Rassismus und Blackfacing im Theater
von Julius Heinicke
Erschienen in: Recherchen 148: Sorge um das Offene – Verhandlungen von Vielfalt im und mit Theater (05/2019)
Die Frage, wie nun eigentlich Geflüchtete auf der Bühne dargestellt werden sollen, nährt eine seit Monaten lodernde Debatte um Blackfacing, entflammt durch die provokative Aufführung von Brett Baileys Exhibit B während des Festivals „Foreign Affairs“ der Berliner Festspiele,3 aber auch durch andere Inszenierungen deutschsprachiger Regisseure wie Thalheimers Unschuld am Deutschen Theater in Berlin,4 deren Akteure sich für ihr Blackfacing naiv-unschuldig gaben,5 und Sebastian Baumgartens Die heilige Johanna der Schlachthöfe,6 in welcher das Ganzkörper-Blackfacing einer weißen Schauspielerin auf dem Plakat des Theatertreffens 2013 ganz offensichtlich mittels Provokation Öl ins Feuer gießen sollte. Joy Kristin Kalu stellt in dieser Art von Inszenierungen ein rassistisches Gebaren fest, da weiße Regisseure das sensible Zeichenrepertoire dunkler Hautfarbe nutzen:
Resignifizierung und Dekonstruktion verletzender Zeichen sind vielmehr immer auch als politische Praxis zu verstehen, bei der die Möglichkeit der Umdeutung zuallererst bei ebenjenen liegt, die der Gewalt des Zeichengebrauchs ausgesetzt sind.
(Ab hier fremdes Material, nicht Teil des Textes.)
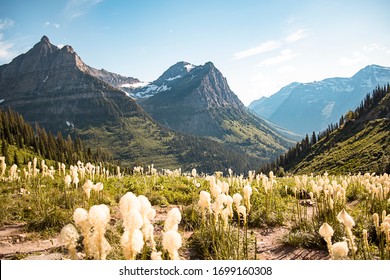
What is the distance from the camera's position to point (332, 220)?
306 inches

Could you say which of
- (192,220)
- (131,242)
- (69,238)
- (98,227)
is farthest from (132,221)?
(192,220)

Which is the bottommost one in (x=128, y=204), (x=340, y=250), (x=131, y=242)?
(x=340, y=250)

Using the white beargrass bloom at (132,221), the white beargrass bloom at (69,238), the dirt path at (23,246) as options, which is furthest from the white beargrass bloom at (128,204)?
the dirt path at (23,246)

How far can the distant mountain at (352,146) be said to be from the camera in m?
96.8

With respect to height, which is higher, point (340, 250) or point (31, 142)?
point (31, 142)

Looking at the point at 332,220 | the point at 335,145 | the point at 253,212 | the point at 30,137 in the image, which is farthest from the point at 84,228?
the point at 335,145

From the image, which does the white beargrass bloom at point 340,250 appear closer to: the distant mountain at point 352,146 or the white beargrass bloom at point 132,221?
the white beargrass bloom at point 132,221

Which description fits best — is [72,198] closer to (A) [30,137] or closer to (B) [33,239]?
(B) [33,239]

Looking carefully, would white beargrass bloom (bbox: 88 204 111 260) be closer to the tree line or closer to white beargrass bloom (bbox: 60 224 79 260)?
white beargrass bloom (bbox: 60 224 79 260)

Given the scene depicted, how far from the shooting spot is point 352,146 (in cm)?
11519

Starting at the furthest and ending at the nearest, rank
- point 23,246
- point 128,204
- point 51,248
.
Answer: point 23,246 → point 51,248 → point 128,204

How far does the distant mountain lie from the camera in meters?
96.8

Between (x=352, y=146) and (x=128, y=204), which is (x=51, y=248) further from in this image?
(x=352, y=146)

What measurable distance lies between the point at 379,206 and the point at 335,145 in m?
131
Diese fehlten auf der Bühne und im künstlerischen Team von Baumgarten und hätten ansonsten vermutlich dessen rassistische Darstellungspraxis verhindert.7
Die Frage, wer „verletzende Zeichen“ inszenieren darf und wer nicht, wird kontrovers diskutiert. In der Londoner Barbican Gallery wurde Brett Baileys Projekt wegen heftiger Proteste vorzeitig von den Veranstaltern abgesetzt. Der...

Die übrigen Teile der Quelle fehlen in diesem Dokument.